Synthesis, biological evaluation and molecular docking studies of some novel indenospiro derivatives as anticancer agents

Abstract The present work describes sustainable, catalyst free and bio-oriented multicomponent synthesis of 2-amino-3-cynospiro (5H-indeno[1,2- b ]pyran-4,3′-indoline)-2′5,-dione using isatin, malononitrile and 1,3-indandione. This study provides a facile synthesis of indeno-spiro compounds and is further supported with molecular docking, physico-chemical parameter and cytotoxicity study. The synthesized compounds were screened against breast carcinoma cell lines (MCF7, MDA-MB-435) and normal Vero monkey cell lines. Among all the tested compounds, the bromo- and chloro- substituted indeno-fused spirooxindole derivatives (entry B and D) were found to show selective potency against the MDA-MB-435 cancer cell lines exhibiting GI 50 value of 1.8 and 2.1 µM respectively.

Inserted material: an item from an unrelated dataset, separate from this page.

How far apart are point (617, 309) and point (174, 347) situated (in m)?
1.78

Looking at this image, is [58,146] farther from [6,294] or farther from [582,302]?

The selected compounds were also screened against the normal Vero monkey cell line, which showed good to excellent selectivity against inhibition of cancer cells. Furthermore, the in vitro confocal microscopy cell imaging of selected compounds showed cellular shrinkage and apoptosis in the cancer cells suggesting that the indeno-fused spirooxindoles can be explored as selective estrogen negative receptors with a safety profile.